Metropolita Sawa ma rację

Jak wiadomo Polski Autokefaliczny Kościół Prawosławny (PAKP) nie uznaje Prawosławnej Cerkwi Ukrainy (PCU), powołanej do życia w okresie rządów Petro Poroszenki w kontrze do Ukraińskiej Cerkwi Prawosławnej Patriarchatu Moskiewskiego (UCP). Zamiast obrzucać inwektywami PAKP, warto przeanalizować motywy, którymi się on kieruje.
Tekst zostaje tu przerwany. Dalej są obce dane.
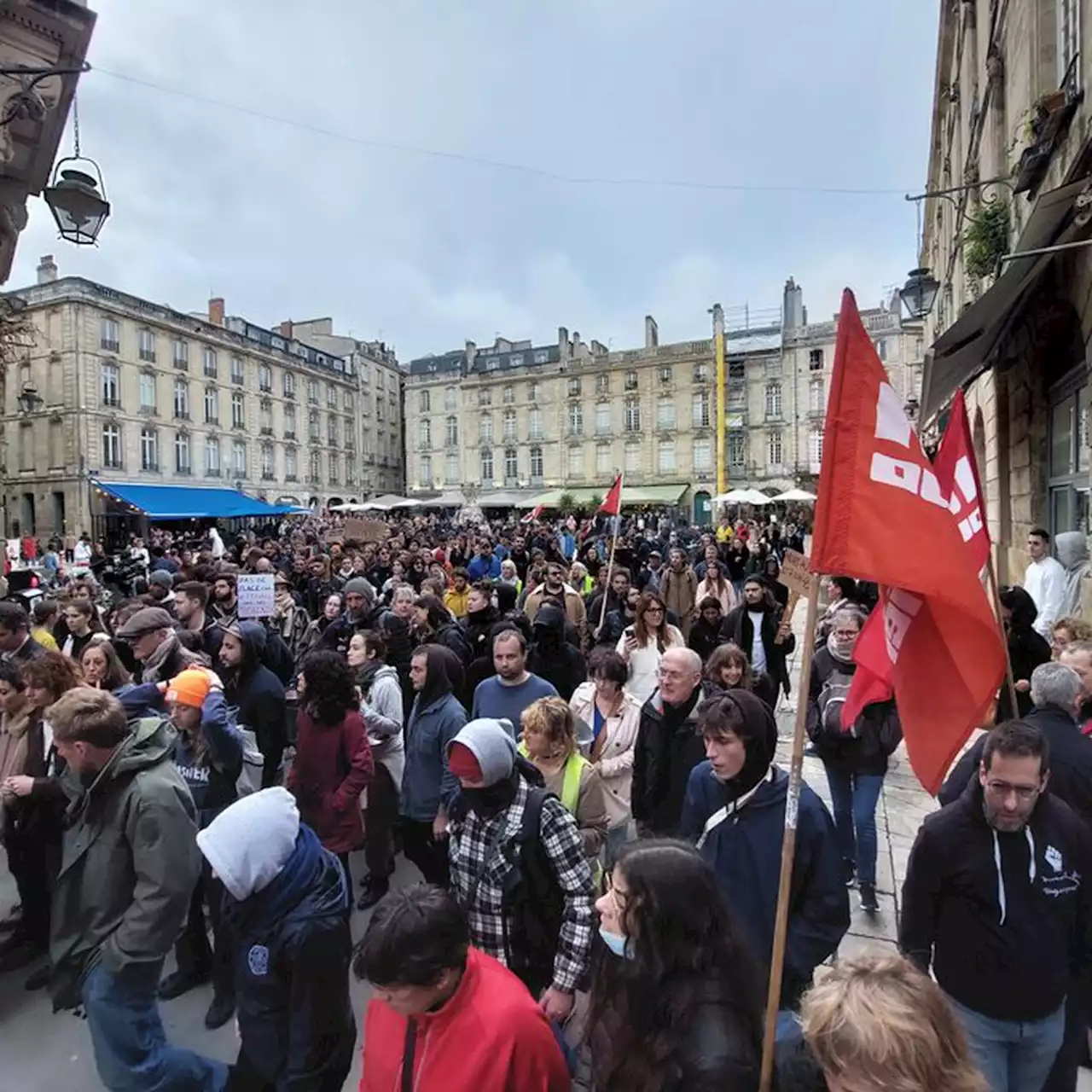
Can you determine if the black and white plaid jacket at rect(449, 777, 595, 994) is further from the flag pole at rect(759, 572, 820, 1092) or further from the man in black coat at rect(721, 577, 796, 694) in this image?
the man in black coat at rect(721, 577, 796, 694)

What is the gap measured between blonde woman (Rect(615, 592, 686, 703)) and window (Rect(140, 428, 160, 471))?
38.3 m

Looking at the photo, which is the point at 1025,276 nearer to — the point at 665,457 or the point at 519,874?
the point at 519,874

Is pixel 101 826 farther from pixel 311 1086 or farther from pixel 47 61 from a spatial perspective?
pixel 47 61

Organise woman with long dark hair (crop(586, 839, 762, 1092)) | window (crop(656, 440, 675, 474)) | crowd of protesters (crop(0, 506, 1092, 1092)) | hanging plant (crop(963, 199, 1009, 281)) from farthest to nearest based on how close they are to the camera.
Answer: window (crop(656, 440, 675, 474)) → hanging plant (crop(963, 199, 1009, 281)) → crowd of protesters (crop(0, 506, 1092, 1092)) → woman with long dark hair (crop(586, 839, 762, 1092))

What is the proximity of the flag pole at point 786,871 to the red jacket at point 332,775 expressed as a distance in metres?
2.18

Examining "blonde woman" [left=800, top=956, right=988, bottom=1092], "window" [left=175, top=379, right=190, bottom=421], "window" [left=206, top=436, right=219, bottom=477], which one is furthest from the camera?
"window" [left=206, top=436, right=219, bottom=477]

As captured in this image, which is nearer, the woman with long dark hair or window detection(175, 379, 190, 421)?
the woman with long dark hair

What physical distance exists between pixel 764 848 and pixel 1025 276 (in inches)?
199

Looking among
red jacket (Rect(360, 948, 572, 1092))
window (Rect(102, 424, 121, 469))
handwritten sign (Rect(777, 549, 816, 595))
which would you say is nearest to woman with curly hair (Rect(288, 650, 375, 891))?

Żeby zrozumieć sytuację cerkiewną na Ukrainie należy się cofnąć do cza­sów schyłkowego ZSRR. Tzw. ukraiński patriarcha Filaret, w czasach ZSRR metropolita kijowski i agent KGB, bezwzględnie zwalczający próby wprowadzenia Liturgii w języku ukraińskim na terenie metropolii kijowskiej, liczył, że po śmierci patriarchy Wszechrusi Pimena za swoje zasługi dla ZSRR zostanie nowym patriarchą. Był nawet locum tenens w Cerkwi (pełniącym obowiązki głowy Kościoła do czasu wyboru nowego patriarchy). Jednak­że czasy w ZSRR się zmieniały, był rok 1990 i rządził Michaił Gorbaczow, a KC KPZR odmówiło Filaretowi pomocy w walce o uzyskanie tytułu pa­triarchy Wszechrusi. Na soborze wybierającym nowego patriarchę uzyskał on najmniejszą liczbę głosów. Dokonał raskołu w Cerkwi i ogłosił się sa­mowolnie ukraińskim patriarchą. Żadna kanoniczna Cerkiew na świecie te­go nie uznała. Ostatecznie sobór Cerkwi Wszechrusi nałożył na niego ana­temę (klątwę). Tu rzecz istotna, zgodnie z kanonami Cerkwi Chrystusowej grzech rasokołu jest grzechem śmiertelnym, którego nie zmywa nawet męczeńska śmierć i druga rzecz istotna – anatemę może zdjąć jedynie to ciało, które ją nałożyło, ale do tego jest niezbędne pokajanie się grzeszni­ka. Kiedyś przed rozłamem Kościoła, który miał miejsce w 1054 roku, biskup mógł się jeszcze odwołać do biskupa Rzymu, ale i ten nie miał prawa do zdjęcia anatemy, mógł jedynie postawić tę kwestię na Soborze Powszechnym. Patriarcha Bartłomiej, zdejmując anatemę z Filareta i do tego bez pokajania się tego ostatniego, naruszył kanony cerkiewne.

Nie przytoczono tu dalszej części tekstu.